Reproduce all of the material below word for word, leaving out the pictures.

▬▬▬▬▬▬▬▬▬▬

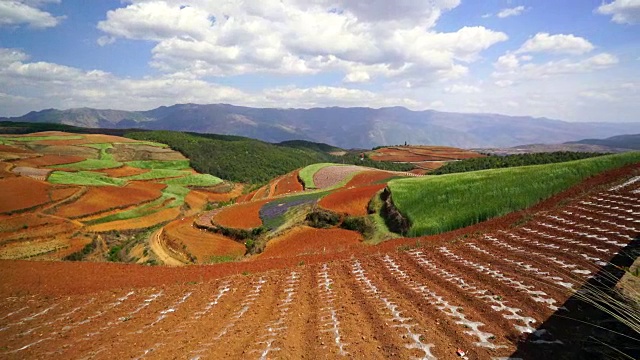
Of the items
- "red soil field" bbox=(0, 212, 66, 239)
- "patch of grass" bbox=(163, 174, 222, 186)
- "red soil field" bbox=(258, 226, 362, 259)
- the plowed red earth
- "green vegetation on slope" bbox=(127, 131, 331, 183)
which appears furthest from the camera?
"green vegetation on slope" bbox=(127, 131, 331, 183)

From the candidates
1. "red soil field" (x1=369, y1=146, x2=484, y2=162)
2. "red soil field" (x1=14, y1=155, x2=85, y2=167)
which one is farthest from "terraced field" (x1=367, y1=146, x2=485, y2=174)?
"red soil field" (x1=14, y1=155, x2=85, y2=167)

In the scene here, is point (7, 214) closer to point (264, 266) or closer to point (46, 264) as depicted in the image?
point (46, 264)

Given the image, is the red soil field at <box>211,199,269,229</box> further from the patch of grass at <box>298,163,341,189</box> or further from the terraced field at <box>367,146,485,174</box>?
the terraced field at <box>367,146,485,174</box>

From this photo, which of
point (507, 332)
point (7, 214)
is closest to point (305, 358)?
point (507, 332)

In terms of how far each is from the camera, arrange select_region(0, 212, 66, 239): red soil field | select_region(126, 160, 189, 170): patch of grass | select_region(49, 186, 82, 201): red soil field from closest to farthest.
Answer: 1. select_region(0, 212, 66, 239): red soil field
2. select_region(49, 186, 82, 201): red soil field
3. select_region(126, 160, 189, 170): patch of grass

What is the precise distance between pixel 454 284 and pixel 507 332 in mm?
3652

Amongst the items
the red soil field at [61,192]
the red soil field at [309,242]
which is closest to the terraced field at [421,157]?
the red soil field at [309,242]

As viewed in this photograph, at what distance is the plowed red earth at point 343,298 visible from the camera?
8469 millimetres

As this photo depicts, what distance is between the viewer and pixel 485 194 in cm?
2420

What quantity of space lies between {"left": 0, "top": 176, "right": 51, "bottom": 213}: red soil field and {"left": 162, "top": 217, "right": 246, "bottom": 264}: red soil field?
23.6 metres

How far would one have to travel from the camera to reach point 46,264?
19391 millimetres

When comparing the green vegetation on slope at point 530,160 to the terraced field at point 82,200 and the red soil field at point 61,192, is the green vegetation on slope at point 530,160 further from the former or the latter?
the red soil field at point 61,192

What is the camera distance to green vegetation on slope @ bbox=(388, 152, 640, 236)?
21891 mm

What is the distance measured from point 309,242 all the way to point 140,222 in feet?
120
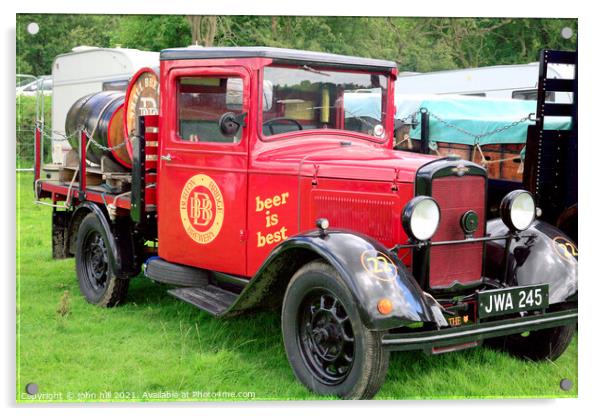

▬▬▬▬▬▬▬▬▬▬

◆ **THE COMPLETED TASK**:
Of the items
- "red soil field" bbox=(0, 212, 66, 239)
- "patch of grass" bbox=(163, 174, 222, 186)
- "red soil field" bbox=(258, 226, 362, 259)
- the plowed red earth
- "green vegetation on slope" bbox=(127, 131, 331, 183)
which appears furthest from the camera?
"green vegetation on slope" bbox=(127, 131, 331, 183)

From the candidates
1. "red soil field" (x1=369, y1=146, x2=484, y2=162)
2. "red soil field" (x1=14, y1=155, x2=85, y2=167)
which one is farthest from "terraced field" (x1=367, y1=146, x2=485, y2=174)?
"red soil field" (x1=14, y1=155, x2=85, y2=167)

In the scene here, is point (7, 214) closer to point (264, 266) or closer to point (46, 264) as depicted in the image?
point (46, 264)

Given the image, is the red soil field at <box>211,199,269,229</box> further from the patch of grass at <box>298,163,341,189</box> or further from the terraced field at <box>367,146,485,174</box>?
the terraced field at <box>367,146,485,174</box>

From this photo, which of
point (507, 332)
point (7, 214)
is closest to point (305, 358)?
point (507, 332)

In terms of how far each is from the camera, arrange select_region(0, 212, 66, 239): red soil field | select_region(126, 160, 189, 170): patch of grass | select_region(49, 186, 82, 201): red soil field from closest to farthest.
Answer: 1. select_region(0, 212, 66, 239): red soil field
2. select_region(49, 186, 82, 201): red soil field
3. select_region(126, 160, 189, 170): patch of grass

What is the precise distance between pixel 454 284 and pixel 507 332 in mm?
3652

Amongst the items
the red soil field at [61,192]
the red soil field at [309,242]
which is closest to the terraced field at [421,157]?
the red soil field at [309,242]

As viewed in this photograph, at what distance is the plowed red earth at point 343,298 visible from the camera?
8469 millimetres

As this photo depicts, what distance is between the viewer and pixel 485 194 in cm?
2420

What quantity of space lies between {"left": 0, "top": 176, "right": 51, "bottom": 213}: red soil field and {"left": 162, "top": 217, "right": 246, "bottom": 264}: red soil field?
23.6 metres

How far would one have to travel from the camera to reach point 46,264?
19391 millimetres

When comparing the green vegetation on slope at point 530,160 to the terraced field at point 82,200 and the red soil field at point 61,192, is the green vegetation on slope at point 530,160 further from the former or the latter?
the red soil field at point 61,192

What is the camera distance to green vegetation on slope @ bbox=(388, 152, 640, 236)?
21891 mm

What is the distance measured from point 309,242 all the way to point 140,222 in feet?
120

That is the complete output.